Я вскинул «Страйк» и выстрелил, но промахнулся, а когда попытался броситься в погоню, обнаружил, что меня держат за плечо.
— Стой! Погоди! — воскликнул Синдбад так, что у меня пропало всякое желание спорить.
Я сдержал нетерпение, замер и тут услышал то, что мгновением ранее уловил бритоголовый — тонкое, еле заметное постанывание, доносящееся оттуда, где от зала уходил ещё один проход.

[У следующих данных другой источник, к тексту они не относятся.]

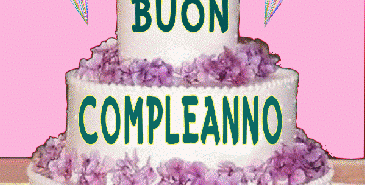 Buon Compleanno Leila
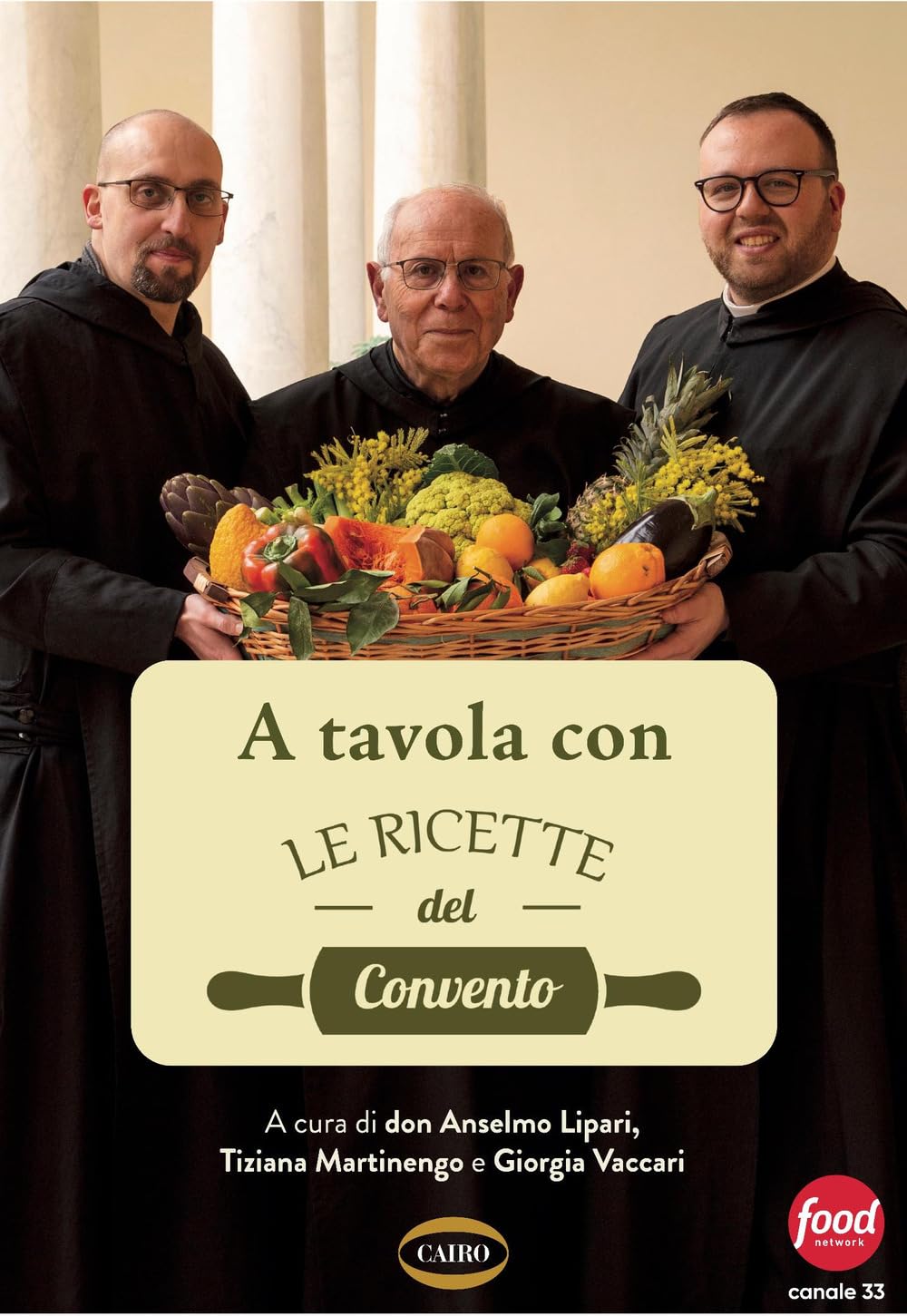 A tavola con le ricette del convento Leisure, Home & Garden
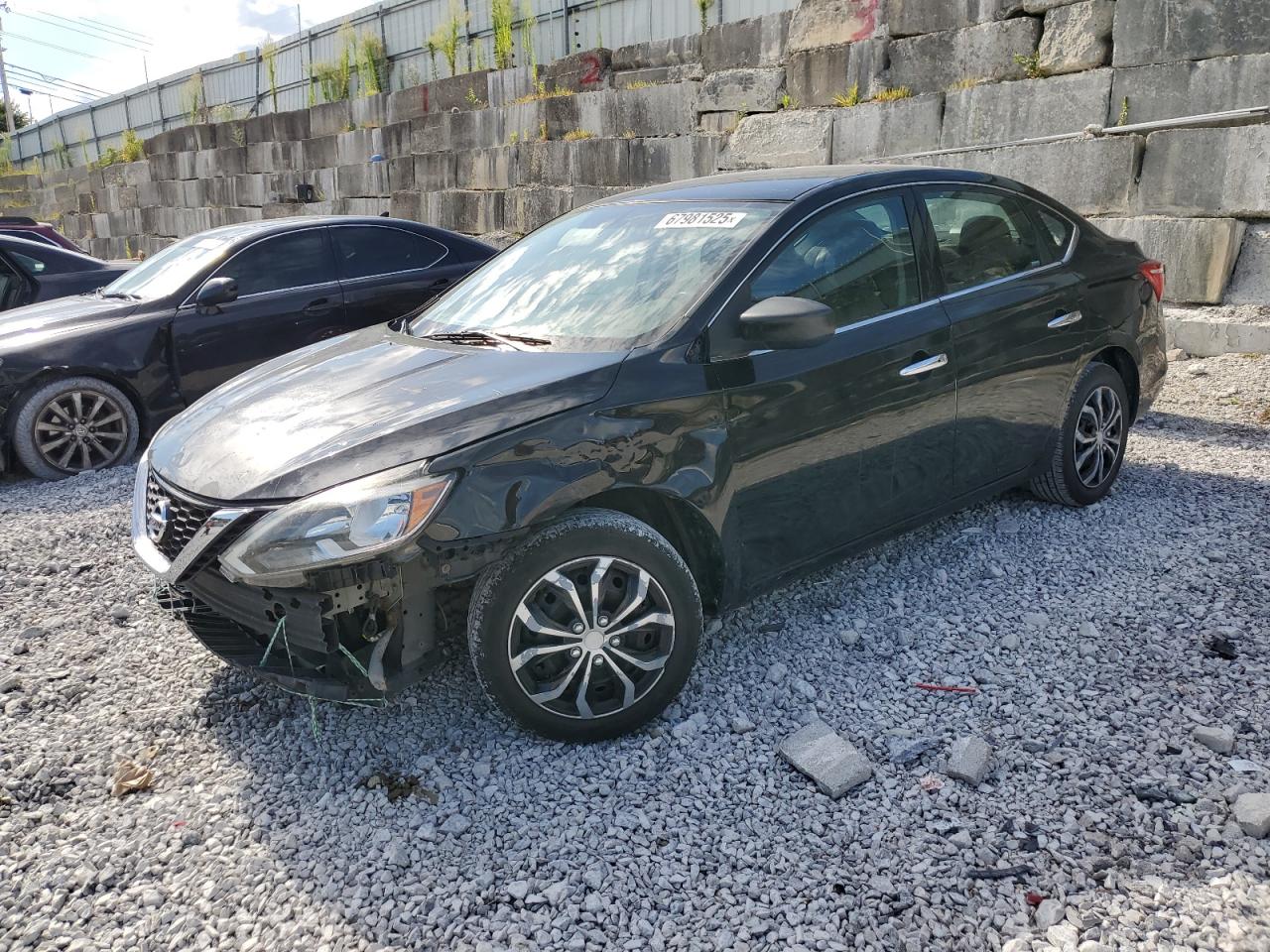 2017 Nissan Sentra s S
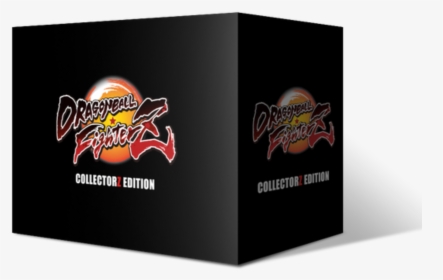 Dragon Ball Fighterz Collectors Edition - Dragon Ball Fighterz Collector's Edition Box, HD Png Download, Transparent PNG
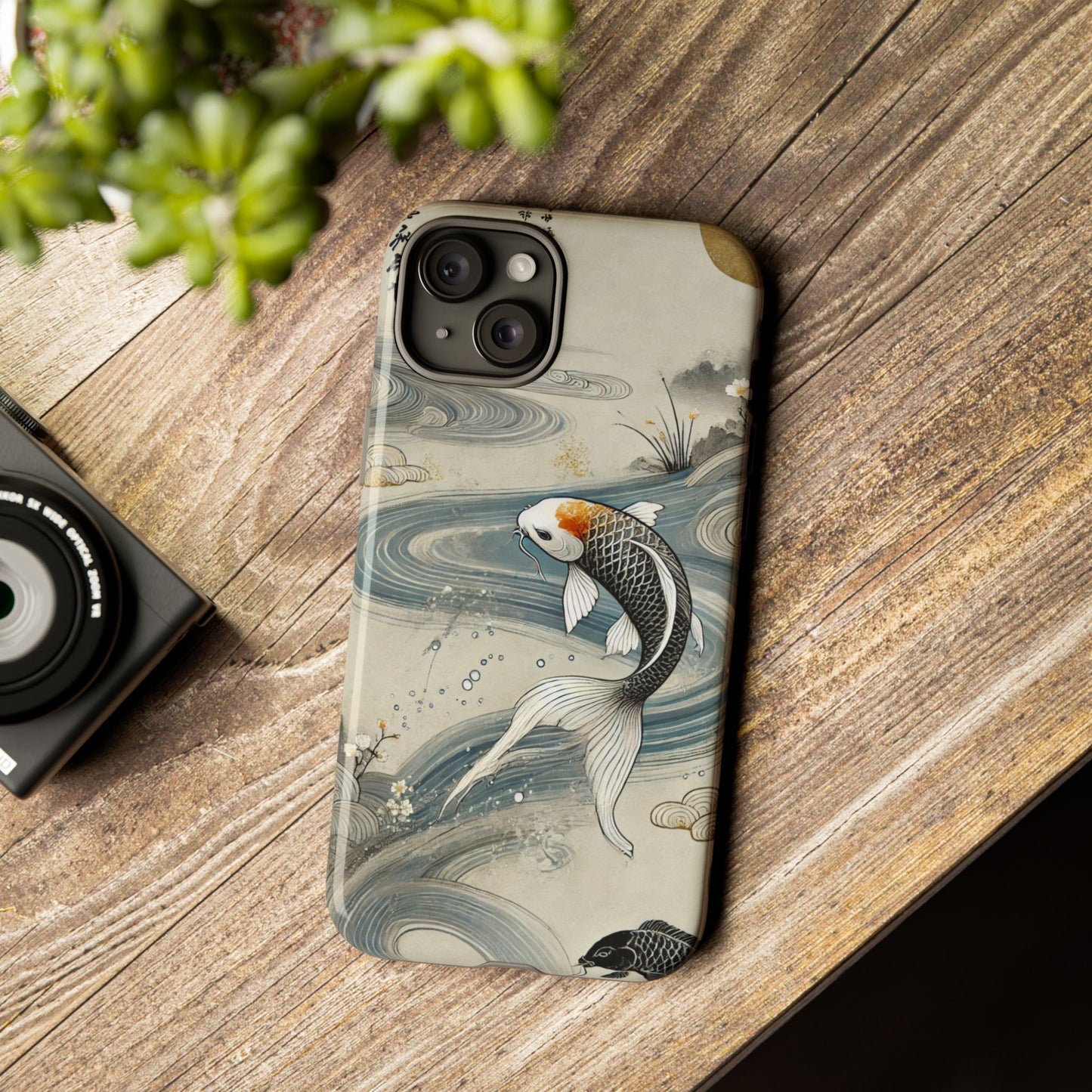 Koi Japanese Tough Cases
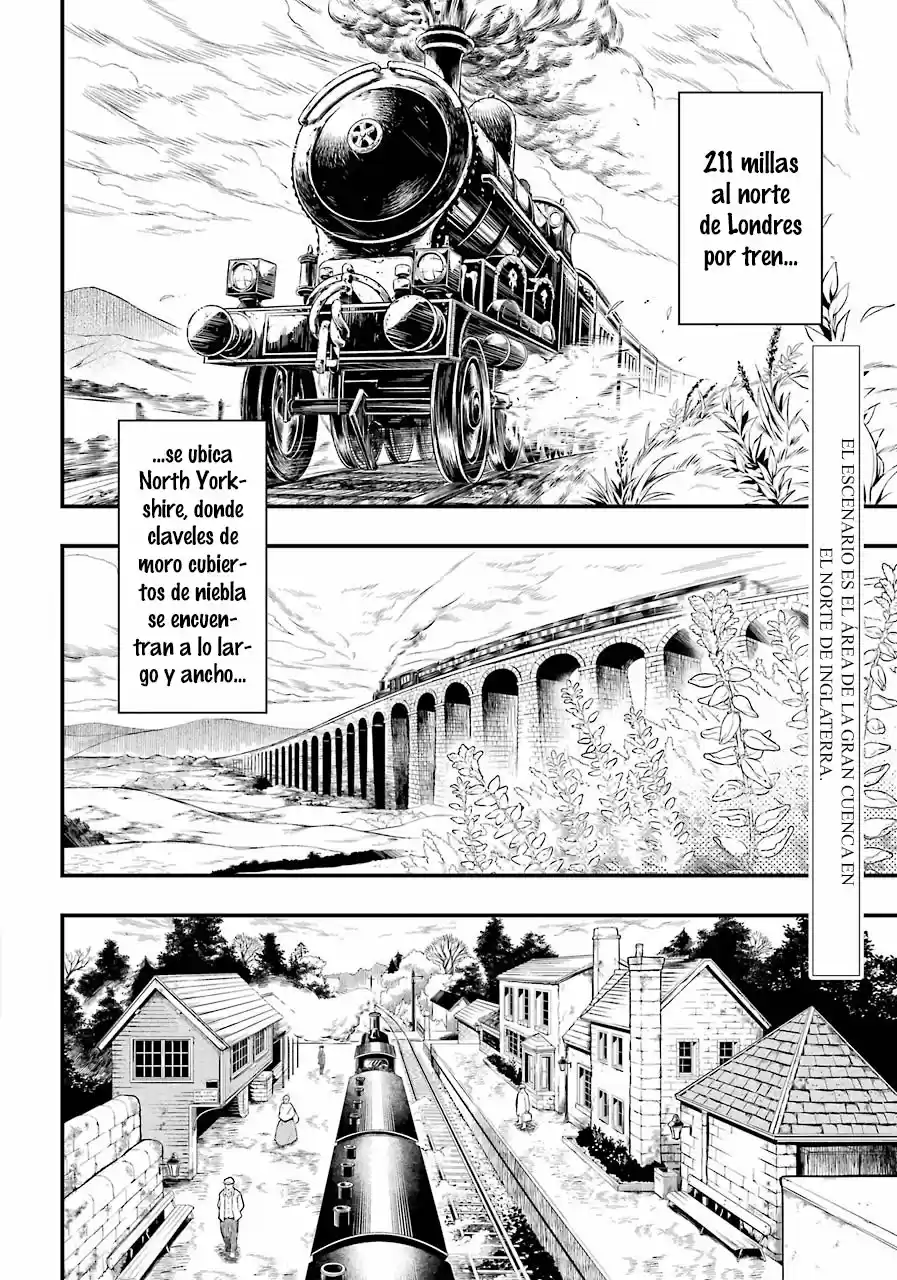 Kuroshitsuji - Capítulo 152 - Página 4 - LectorTMOo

Мы бросились туда и наткнулись на Колючего.
Он лежал у стены, раскинув руки, в одной из которых была «мегера», и смотрел в небо.
— Что с то… — Тут слова у меня закончились, поскольку я заметил дыру в бронекостюме, в той пластине, что прикрывает живот, и медленно расползающуюся лужу чёрной крови.
Мальчишка был до сих пор жив только благодаря уникальной сталкерской жизнестойкости, оставался в сознании и наверняка жутко мучился, но всё, что он себе позволял — это короткие, редкие стоны.
— Ты… — Я опустился на колени. — Синдбад, аптечку! Быстро!
— Не помож… — он глянул на моё лицо и проглотил возражения. Поспешно скинул с плеч рюкзак, и на свет явилась портативная аптечка, размером чуть больше кулака, вся утыканная разными хитрыми выростами.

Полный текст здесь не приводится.